----- Seitenauszug

Stahl: Das ist spekulativ: Wenn sich die Gruppe durch Banküberfälle finanziell über Wasser gehalten hat, und da sie ihre Taten ja nicht bekannt hat, kann sie natürlich autonom und unerkannt existieren, auch dreizehn Jahre lang – denkbar ist das. Ob es so war – wer weiß?

Einige Politiker spekulieren, daß weitere solche Gruppen unerkannt in Deutschland tätig sind. Ist das der Versuch, die Sache über Gebühr aufzubauschen oder eine reale Gefahr?

Stahl: Ich muß zugeben, daß auch ich von dem, was sich da offenbart hat, völlig überrascht bin. Wenn mir vor zehn Tagen einer gesagt hätte, daß es so etwas in Deutschland gibt, dann hätte ich das kopfschüttelnd für Spinnerei gehalten. Insofern meine ich, daß sich Ihre Frage derzeit nicht seriös beantworten läßt.

Nun wird gefordert, wieder mehr Geld in den „Kampf gegen Rechts“ zu stecken.

Stahl: Natürlich, den einschlägigen Gruppierungen, die ihre Existenzberechtigung aus diesem Kampf ableiten, werden diese Taten Oberwasser verschaffen, kein Zweifel. Aber zu bedenken bleibt, trotz allen Entsetzens über die aufgedeckten Morde, daß nach dem Verfassungsschutzbericht 2010 die Zahl der dem Rechtsextremismus zugeordneten Gewaltdelikte bei 285 Taten liegt, während auf das Konto der linksextremistischen Szene nach dem selben Bericht 944 Gewalttaten gehen – also das Mehrfache!

Ist ein Verbot der NPD die Lösung des Problems, wie Bayerns Innenminister Herrmann nahelegt?

----------
----- Vorliegende Angaben

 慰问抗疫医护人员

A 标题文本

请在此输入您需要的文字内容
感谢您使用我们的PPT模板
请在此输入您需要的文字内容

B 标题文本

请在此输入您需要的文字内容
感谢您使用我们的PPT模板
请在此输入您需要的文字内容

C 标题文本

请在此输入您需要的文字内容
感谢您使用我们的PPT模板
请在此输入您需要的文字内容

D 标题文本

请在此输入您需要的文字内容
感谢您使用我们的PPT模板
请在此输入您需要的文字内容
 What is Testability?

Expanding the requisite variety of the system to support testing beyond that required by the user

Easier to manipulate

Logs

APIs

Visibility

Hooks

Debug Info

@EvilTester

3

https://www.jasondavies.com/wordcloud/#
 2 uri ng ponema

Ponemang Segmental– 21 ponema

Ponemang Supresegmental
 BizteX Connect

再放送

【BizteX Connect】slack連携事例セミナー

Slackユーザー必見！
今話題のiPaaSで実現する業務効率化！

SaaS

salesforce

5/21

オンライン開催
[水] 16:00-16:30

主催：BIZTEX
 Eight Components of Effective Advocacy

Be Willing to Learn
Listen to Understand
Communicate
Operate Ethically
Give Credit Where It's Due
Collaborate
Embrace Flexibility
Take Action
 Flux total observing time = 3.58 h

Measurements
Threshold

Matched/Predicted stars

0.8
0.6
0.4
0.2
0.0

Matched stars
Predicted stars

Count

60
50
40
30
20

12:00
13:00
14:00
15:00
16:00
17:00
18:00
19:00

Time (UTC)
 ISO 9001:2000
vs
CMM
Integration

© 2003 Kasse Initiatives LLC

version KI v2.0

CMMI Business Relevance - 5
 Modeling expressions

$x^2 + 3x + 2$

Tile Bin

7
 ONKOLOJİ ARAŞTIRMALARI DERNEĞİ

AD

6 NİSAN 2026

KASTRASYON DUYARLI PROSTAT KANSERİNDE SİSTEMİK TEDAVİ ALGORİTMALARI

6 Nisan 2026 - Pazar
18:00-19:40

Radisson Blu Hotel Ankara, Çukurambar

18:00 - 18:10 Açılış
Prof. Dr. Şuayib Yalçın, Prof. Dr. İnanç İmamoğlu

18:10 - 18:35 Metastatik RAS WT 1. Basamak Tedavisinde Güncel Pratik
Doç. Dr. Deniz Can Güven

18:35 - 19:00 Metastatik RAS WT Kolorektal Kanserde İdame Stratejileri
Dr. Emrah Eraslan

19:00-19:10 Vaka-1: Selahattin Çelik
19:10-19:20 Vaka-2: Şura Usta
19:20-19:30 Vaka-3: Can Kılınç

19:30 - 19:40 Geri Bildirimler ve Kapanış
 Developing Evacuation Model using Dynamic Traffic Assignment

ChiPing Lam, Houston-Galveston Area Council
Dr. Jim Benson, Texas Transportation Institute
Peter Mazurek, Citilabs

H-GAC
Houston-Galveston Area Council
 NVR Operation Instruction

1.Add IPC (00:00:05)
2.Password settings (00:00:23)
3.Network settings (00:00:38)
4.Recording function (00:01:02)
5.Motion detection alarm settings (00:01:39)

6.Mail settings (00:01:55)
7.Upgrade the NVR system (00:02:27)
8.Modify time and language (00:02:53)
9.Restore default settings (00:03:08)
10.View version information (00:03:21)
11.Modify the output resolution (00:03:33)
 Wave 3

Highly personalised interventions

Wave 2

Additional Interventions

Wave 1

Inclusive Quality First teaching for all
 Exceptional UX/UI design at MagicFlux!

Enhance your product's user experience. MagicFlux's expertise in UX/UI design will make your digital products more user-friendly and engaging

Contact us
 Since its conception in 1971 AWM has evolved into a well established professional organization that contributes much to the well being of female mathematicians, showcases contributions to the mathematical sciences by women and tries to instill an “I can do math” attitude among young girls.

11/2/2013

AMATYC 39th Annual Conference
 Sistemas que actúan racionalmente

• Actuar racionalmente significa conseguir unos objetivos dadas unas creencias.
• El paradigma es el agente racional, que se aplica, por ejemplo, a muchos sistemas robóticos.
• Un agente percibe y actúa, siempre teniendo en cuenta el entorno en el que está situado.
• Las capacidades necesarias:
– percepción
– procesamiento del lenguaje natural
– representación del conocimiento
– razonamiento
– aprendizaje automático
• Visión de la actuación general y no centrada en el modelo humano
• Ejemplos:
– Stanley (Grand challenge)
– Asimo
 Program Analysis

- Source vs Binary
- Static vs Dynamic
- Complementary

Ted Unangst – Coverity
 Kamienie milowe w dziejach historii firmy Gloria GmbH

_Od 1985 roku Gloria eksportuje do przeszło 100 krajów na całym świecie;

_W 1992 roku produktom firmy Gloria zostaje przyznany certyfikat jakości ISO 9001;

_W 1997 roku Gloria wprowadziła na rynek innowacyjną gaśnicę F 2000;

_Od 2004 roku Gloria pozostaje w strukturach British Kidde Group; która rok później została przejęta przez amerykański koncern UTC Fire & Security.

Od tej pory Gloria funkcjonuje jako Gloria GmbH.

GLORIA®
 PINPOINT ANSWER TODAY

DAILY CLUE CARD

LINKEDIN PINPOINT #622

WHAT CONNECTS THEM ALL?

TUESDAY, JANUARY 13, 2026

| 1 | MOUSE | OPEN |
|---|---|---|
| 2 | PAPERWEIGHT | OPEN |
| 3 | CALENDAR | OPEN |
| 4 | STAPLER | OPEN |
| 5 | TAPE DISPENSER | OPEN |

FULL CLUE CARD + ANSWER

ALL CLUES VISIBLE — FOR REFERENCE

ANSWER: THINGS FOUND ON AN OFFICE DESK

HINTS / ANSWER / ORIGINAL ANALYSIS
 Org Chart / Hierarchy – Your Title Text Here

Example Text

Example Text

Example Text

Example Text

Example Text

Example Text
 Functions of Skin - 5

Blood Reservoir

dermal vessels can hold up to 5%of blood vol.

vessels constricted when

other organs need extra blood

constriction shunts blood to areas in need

----------

== Aufgaben ==
1/ Gib aus dem Seitenauszug den Abschnitt von „Einige Politiker spekulieren, daß“ bis „seriös beantworten läßt.“ wortgetreu wieder.
2/ Welche Zahlen stehen im Seitenauszug in Ziffern? Nenne sie alle.
Die Zeilen stammen aus einer anderen Quelle als der Seitenauszug.

== Lösungen ==
1/
Einige Politiker spekulieren, daß weitere solche Gruppen unerkannt in Deutschland tätig sind. Ist das der Versuch, die Sache über Gebühr aufzubauschen oder eine reale Gefahr?

Stahl: Ich muß zugeben, daß auch ich von dem, was sich da offenbart hat, völlig überrascht bin. Wenn mir vor zehn Tagen einer gesagt hätte, daß es so etwas in Deutschland gibt, dann hätte ich das kopfschüttelnd für Spinnerei gehalten. Insofern meine ich, daß sich Ihre Frage derzeit nicht seriös beantworten läßt.

2/ 2010, 285, 944